- [TASK STATEMENT]
A complete answer lists every line of the material where the string "site" occurs.

- [PROVIDED RECORDS]
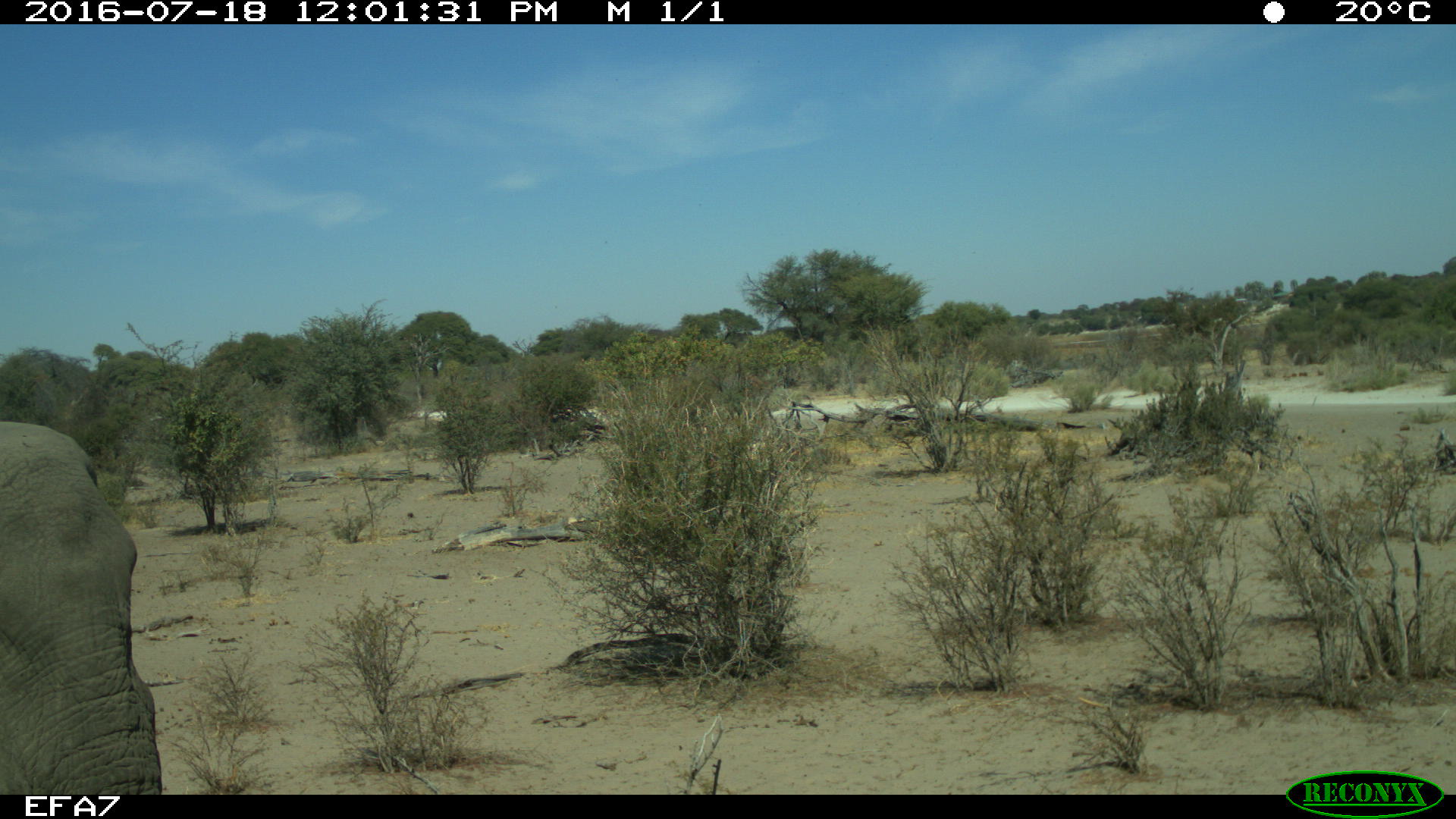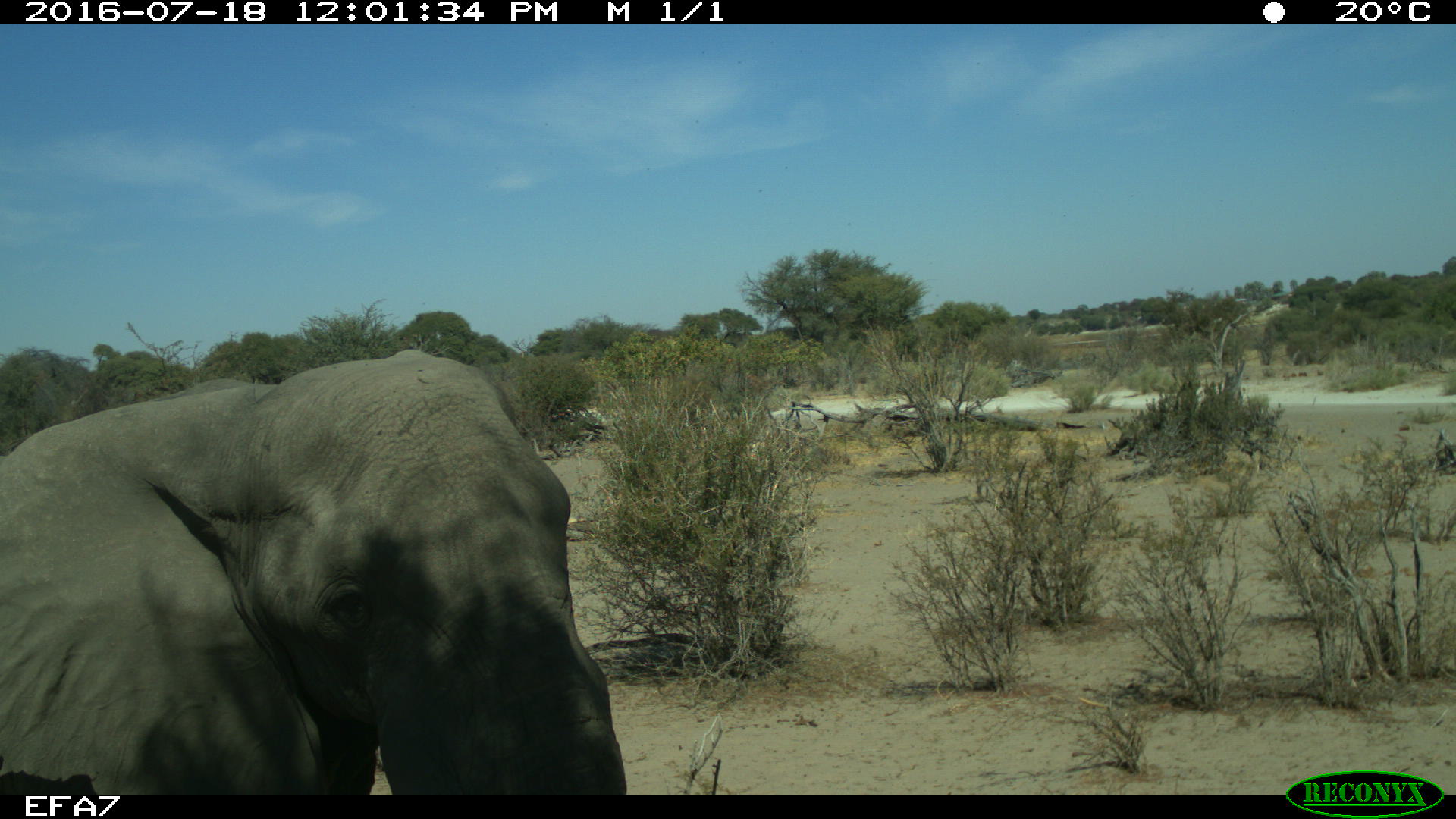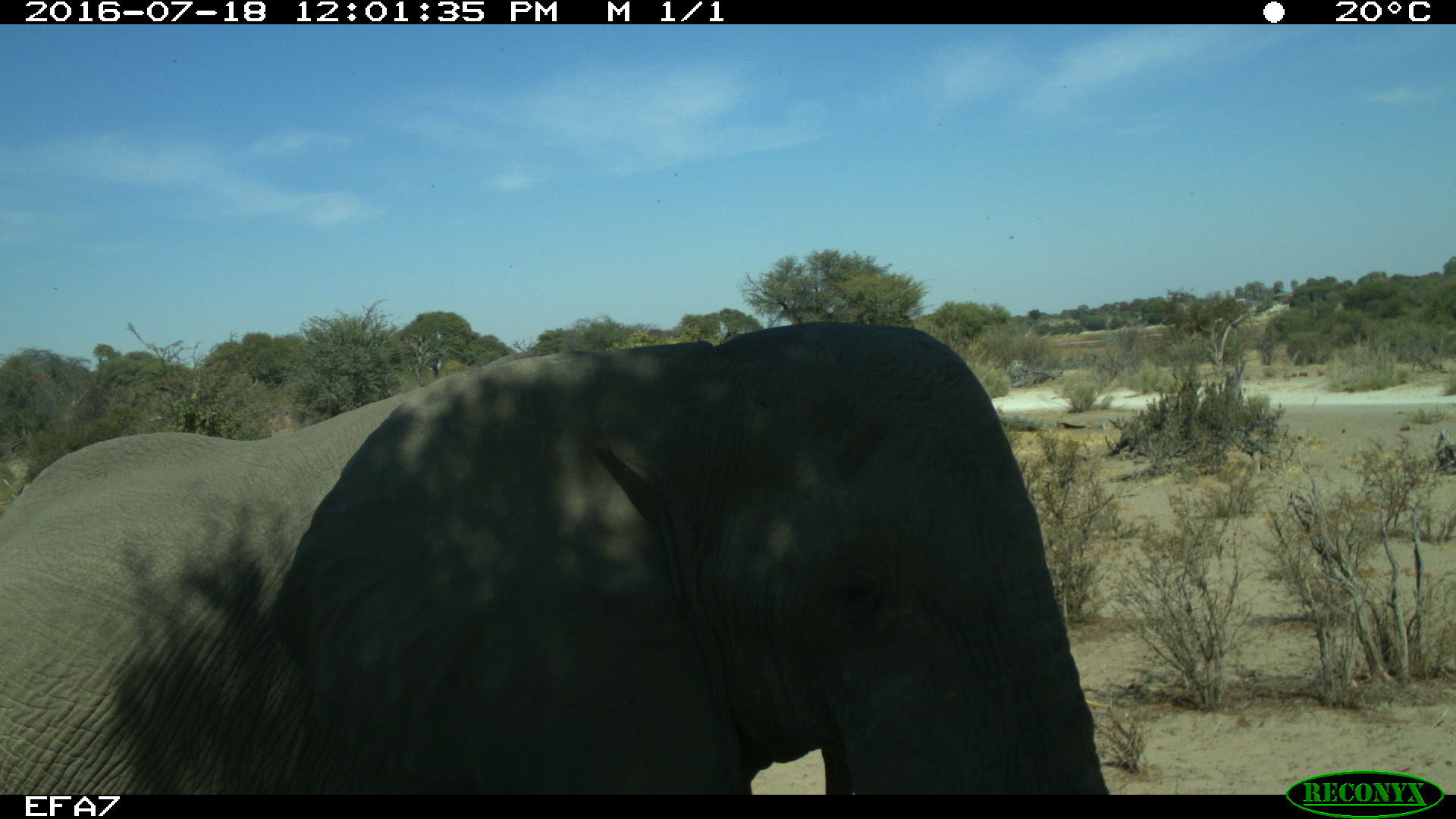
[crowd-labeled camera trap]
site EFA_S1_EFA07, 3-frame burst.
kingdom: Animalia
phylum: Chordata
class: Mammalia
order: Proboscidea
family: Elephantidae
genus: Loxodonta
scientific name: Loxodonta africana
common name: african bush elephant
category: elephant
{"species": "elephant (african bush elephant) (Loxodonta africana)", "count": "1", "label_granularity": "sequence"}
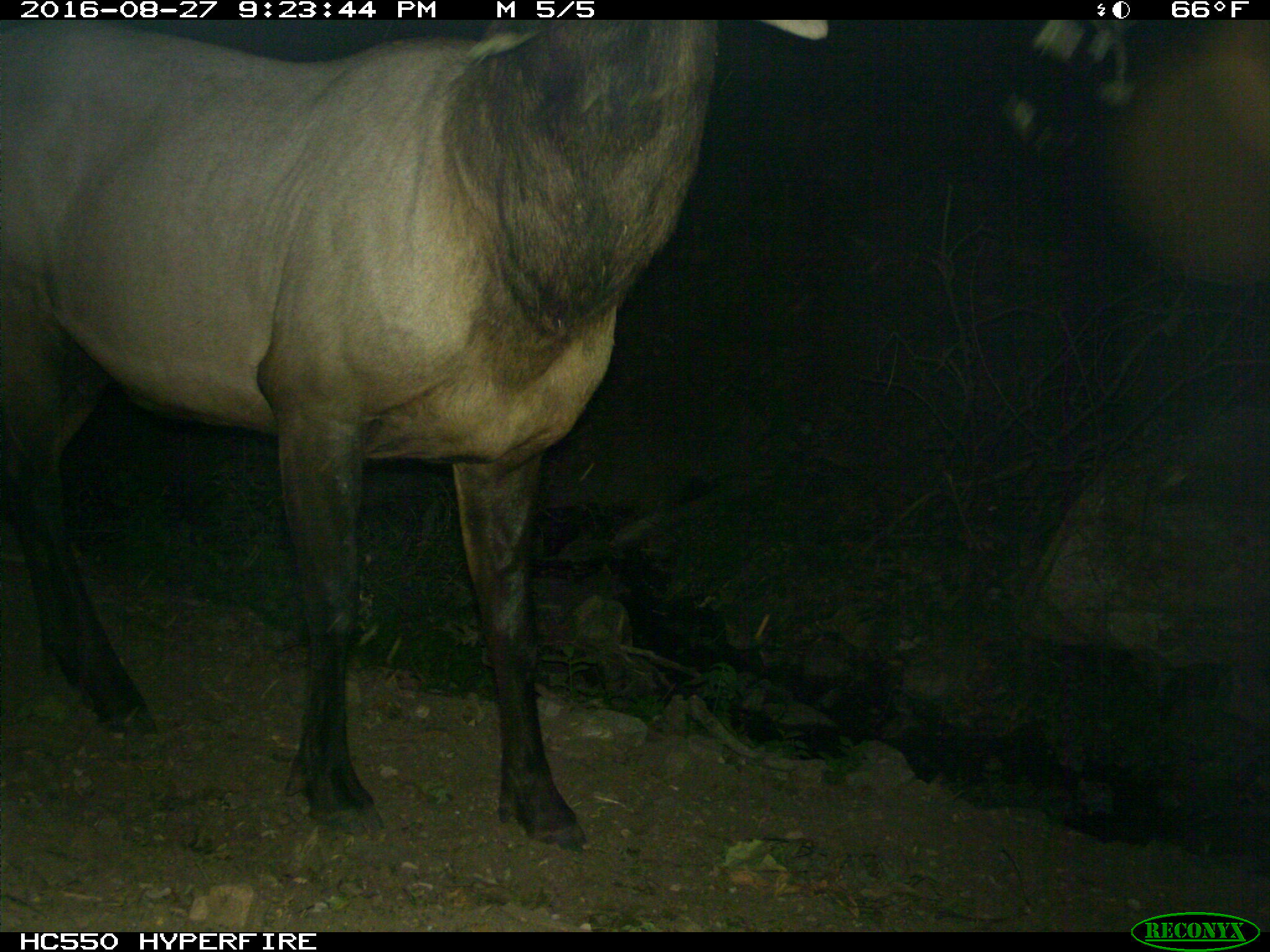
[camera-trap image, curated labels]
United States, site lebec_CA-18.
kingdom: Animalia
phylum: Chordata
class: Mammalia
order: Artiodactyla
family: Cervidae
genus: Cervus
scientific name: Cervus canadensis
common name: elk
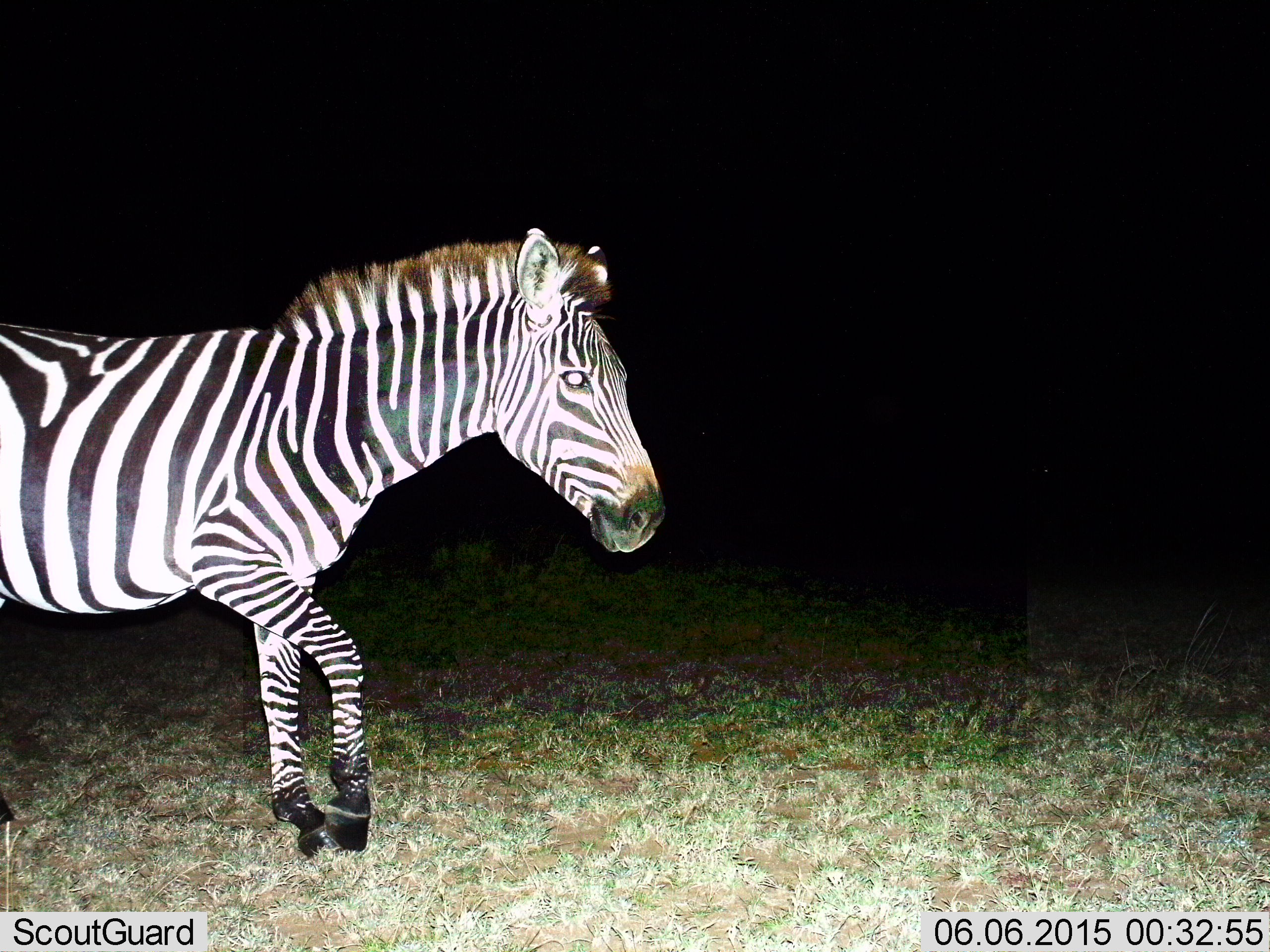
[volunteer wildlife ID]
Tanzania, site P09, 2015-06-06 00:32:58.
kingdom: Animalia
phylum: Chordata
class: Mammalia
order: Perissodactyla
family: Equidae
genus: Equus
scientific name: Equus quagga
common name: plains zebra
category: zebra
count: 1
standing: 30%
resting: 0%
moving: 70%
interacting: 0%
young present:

- [SOLUTION TO THIS TASK]
site EFA_S1_EFA07, 3-frame burst.
United States, site lebec_CA-18.
Tanzania, site P09, 2015-06-06 00:32:58.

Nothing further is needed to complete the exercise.